• _Aim_
Convert every line of the records below into a JSON list of strings, one string per line, leaving out blank lines and the picture markers.

Image and question records:
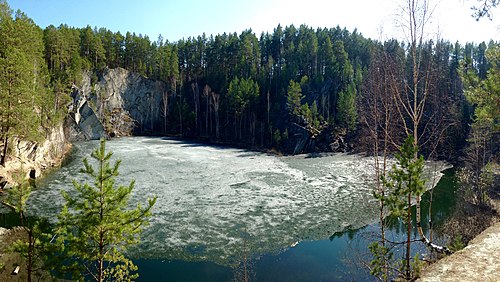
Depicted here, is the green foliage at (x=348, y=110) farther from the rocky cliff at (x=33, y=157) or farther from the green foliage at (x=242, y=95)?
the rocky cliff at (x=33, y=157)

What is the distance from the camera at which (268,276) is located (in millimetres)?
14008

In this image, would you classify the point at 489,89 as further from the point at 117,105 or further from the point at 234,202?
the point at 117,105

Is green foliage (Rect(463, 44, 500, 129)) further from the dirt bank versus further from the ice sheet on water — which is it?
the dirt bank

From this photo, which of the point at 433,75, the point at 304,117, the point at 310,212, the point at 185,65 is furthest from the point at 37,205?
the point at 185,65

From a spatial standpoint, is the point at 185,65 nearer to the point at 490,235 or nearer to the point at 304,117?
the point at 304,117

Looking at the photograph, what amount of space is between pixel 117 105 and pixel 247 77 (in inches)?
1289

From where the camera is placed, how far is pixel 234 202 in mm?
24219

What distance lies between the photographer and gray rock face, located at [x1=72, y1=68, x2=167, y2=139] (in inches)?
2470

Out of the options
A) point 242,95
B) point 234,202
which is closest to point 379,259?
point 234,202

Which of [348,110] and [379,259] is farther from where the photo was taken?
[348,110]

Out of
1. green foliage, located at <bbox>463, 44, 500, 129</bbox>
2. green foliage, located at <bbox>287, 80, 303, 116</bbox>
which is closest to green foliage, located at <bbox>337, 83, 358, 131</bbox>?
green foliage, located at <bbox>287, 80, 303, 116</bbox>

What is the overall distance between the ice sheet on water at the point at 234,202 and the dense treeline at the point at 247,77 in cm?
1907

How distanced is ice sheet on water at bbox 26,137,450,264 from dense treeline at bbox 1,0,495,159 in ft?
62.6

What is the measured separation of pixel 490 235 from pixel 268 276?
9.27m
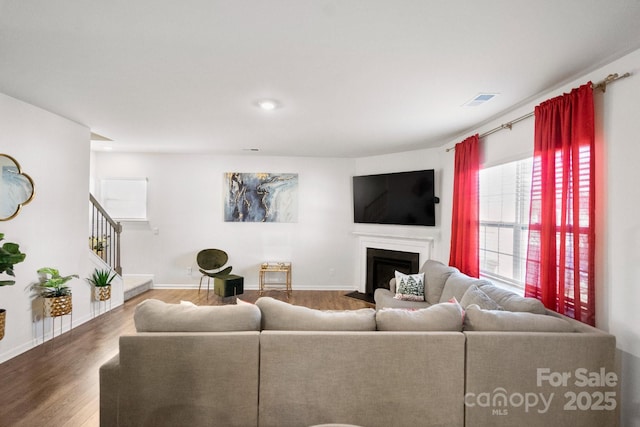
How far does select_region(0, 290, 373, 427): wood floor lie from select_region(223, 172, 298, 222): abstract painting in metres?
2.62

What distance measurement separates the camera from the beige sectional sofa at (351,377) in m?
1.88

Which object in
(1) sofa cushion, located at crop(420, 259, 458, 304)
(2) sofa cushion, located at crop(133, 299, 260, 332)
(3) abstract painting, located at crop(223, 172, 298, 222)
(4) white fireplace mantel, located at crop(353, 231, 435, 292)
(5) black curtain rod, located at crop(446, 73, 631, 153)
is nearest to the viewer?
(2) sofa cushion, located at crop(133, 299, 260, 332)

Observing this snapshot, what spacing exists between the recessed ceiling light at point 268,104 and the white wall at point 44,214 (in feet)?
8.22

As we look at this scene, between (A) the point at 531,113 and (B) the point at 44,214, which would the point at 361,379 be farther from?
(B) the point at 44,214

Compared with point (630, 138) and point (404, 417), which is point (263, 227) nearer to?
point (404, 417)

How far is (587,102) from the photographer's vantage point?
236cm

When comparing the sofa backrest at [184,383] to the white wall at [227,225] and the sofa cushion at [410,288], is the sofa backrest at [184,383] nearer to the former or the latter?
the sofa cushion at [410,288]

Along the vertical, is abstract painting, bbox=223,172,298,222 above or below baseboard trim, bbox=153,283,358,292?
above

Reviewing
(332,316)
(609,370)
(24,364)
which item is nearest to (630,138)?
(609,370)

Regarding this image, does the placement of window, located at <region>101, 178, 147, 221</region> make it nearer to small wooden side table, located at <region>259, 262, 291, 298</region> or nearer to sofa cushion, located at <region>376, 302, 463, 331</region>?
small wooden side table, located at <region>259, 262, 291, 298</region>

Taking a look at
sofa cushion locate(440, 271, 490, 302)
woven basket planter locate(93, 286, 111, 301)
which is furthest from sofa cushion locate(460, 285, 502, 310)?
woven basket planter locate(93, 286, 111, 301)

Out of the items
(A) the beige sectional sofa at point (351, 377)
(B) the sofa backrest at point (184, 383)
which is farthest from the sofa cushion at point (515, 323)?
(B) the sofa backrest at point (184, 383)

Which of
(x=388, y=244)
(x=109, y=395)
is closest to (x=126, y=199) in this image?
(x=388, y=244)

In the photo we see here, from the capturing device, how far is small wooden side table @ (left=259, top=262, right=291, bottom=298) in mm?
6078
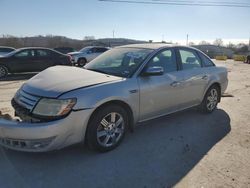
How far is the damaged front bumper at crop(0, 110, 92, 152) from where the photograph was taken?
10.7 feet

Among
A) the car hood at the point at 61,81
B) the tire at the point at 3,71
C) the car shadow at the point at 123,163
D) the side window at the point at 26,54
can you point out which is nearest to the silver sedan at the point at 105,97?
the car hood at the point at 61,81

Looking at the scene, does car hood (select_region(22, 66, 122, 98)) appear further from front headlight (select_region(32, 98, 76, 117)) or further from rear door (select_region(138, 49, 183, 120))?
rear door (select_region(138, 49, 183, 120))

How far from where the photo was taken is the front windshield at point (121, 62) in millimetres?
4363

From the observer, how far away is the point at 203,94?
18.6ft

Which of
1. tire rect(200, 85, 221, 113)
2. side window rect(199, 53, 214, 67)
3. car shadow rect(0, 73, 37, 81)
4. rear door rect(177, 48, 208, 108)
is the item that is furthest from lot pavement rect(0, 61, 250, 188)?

• _Solution_
[
  "Depicted here, is the green foliage at (x=348, y=110) farther from the rocky cliff at (x=33, y=157) or farther from the green foliage at (x=242, y=95)?",
  "the rocky cliff at (x=33, y=157)",
  "What is the distance from the camera at which (268,276) is located (in millimetres)?",
  "14008",
  "In this image, would you classify the point at 489,89 as further from the point at 117,105 or further from the point at 234,202?",
  "the point at 117,105",
  "Is green foliage (Rect(463, 44, 500, 129)) further from the dirt bank versus further from the ice sheet on water — which is it?",
  "the dirt bank",
  "From this photo, which of the point at 433,75, the point at 304,117, the point at 310,212, the point at 185,65 is furthest from the point at 37,205?",
  "the point at 185,65",
  "From a spatial standpoint, is the point at 185,65 nearer to the point at 490,235 or nearer to the point at 304,117?",
  "the point at 304,117",
  "Looking at the photograph, what amount of space is between pixel 117 105 and pixel 247 77 (in inches)?",
  "1289",
  "From where the camera is placed, how far is pixel 234 202 in mm?",
  "24219",
  "What distance lies between the photographer and gray rock face, located at [x1=72, y1=68, x2=167, y2=139] (in inches)?",
  "2470",
  "Out of the options",
  "A) point 242,95",
  "B) point 234,202",
  "which is closest to point 379,259?",
  "point 234,202",
  "Which of [348,110] and [379,259] is farther from where the photo was taken?",
  "[348,110]",
  "Out of",
  "1. green foliage, located at <bbox>463, 44, 500, 129</bbox>",
  "2. green foliage, located at <bbox>287, 80, 303, 116</bbox>",
  "which is closest to green foliage, located at <bbox>337, 83, 358, 131</bbox>?",
  "green foliage, located at <bbox>287, 80, 303, 116</bbox>",
  "What is the overall distance between the ice sheet on water at the point at 234,202 and the dense treeline at the point at 247,77 in cm?",
  "1907",
  "How distanced is ice sheet on water at bbox 26,137,450,264 from dense treeline at bbox 1,0,495,159 in ft?",
  "62.6",
  "What is the measured separation of pixel 490 235 from pixel 268 276?",
  "9.27m",
  "How far does select_region(0, 290, 373, 427): wood floor lie from select_region(223, 172, 298, 222): abstract painting in metres?",
  "2.62",
  "What distance measurement separates the camera from the beige sectional sofa at (351,377) in m?",
  "1.88",
  "Which object in",
  "(1) sofa cushion, located at crop(420, 259, 458, 304)",
  "(2) sofa cushion, located at crop(133, 299, 260, 332)",
  "(3) abstract painting, located at crop(223, 172, 298, 222)",
  "(4) white fireplace mantel, located at crop(353, 231, 435, 292)",
  "(5) black curtain rod, located at crop(446, 73, 631, 153)",
  "is nearest to the viewer?",
  "(2) sofa cushion, located at crop(133, 299, 260, 332)",
  "Observing this snapshot, what spacing exists between the recessed ceiling light at point 268,104 and the white wall at point 44,214 (in feet)?",
  "8.22",
  "As we look at this scene, between (A) the point at 531,113 and (B) the point at 44,214, which would the point at 361,379 be farther from?",
  "(B) the point at 44,214",
  "Compared with point (630, 138) and point (404, 417), which is point (263, 227) nearer to?",
  "point (404, 417)",
  "How far is (587,102) from the photographer's vantage point?",
  "236cm",
  "When comparing the sofa backrest at [184,383] to the white wall at [227,225] and the sofa cushion at [410,288], is the sofa backrest at [184,383] nearer to the former or the latter?",
  "the sofa cushion at [410,288]",
  "Along the vertical, is abstract painting, bbox=223,172,298,222 above or below baseboard trim, bbox=153,283,358,292?",
  "above",
  "Reviewing",
  "(332,316)",
  "(609,370)",
  "(24,364)",
  "which item is nearest to (630,138)?",
  "(609,370)",
  "Regarding this image, does the placement of window, located at <region>101, 178, 147, 221</region> make it nearer to small wooden side table, located at <region>259, 262, 291, 298</region> or nearer to sofa cushion, located at <region>376, 302, 463, 331</region>?",
  "small wooden side table, located at <region>259, 262, 291, 298</region>",
  "Taking a look at",
  "sofa cushion locate(440, 271, 490, 302)",
  "woven basket planter locate(93, 286, 111, 301)",
  "which is furthest from sofa cushion locate(460, 285, 502, 310)?",
  "woven basket planter locate(93, 286, 111, 301)",
  "Out of the items",
  "(A) the beige sectional sofa at point (351, 377)",
  "(B) the sofa backrest at point (184, 383)",
  "which is farthest from the sofa cushion at point (515, 323)?",
  "(B) the sofa backrest at point (184, 383)",
  "Which of",
  "(x=388, y=244)",
  "(x=109, y=395)",
  "is closest to (x=126, y=199) in this image?",
  "(x=388, y=244)",
  "In the photo we see here, from the capturing device, how far is small wooden side table @ (left=259, top=262, right=291, bottom=298) in mm?",
  "6078",
  "How far is the damaged front bumper at crop(0, 110, 92, 152) from where the photograph was taken?",
  "10.7 feet",
  "Among",
  "A) the car hood at the point at 61,81",
  "B) the tire at the point at 3,71",
  "C) the car shadow at the point at 123,163",
  "D) the side window at the point at 26,54",
  "can you point out which is nearest to the silver sedan at the point at 105,97?",
  "the car hood at the point at 61,81",
  "Looking at the scene, does car hood (select_region(22, 66, 122, 98)) appear further from front headlight (select_region(32, 98, 76, 117)) or further from rear door (select_region(138, 49, 183, 120))?",
  "rear door (select_region(138, 49, 183, 120))",
  "How far from where the photo was taken is the front windshield at point (121, 62) in millimetres?",
  "4363",
  "From the observer, how far away is the point at 203,94?",
  "18.6ft",
  "Which of",
  "1. tire rect(200, 85, 221, 113)",
  "2. side window rect(199, 53, 214, 67)",
  "3. car shadow rect(0, 73, 37, 81)",
  "4. rear door rect(177, 48, 208, 108)",
  "is the item that is furthest from lot pavement rect(0, 61, 250, 188)?"
]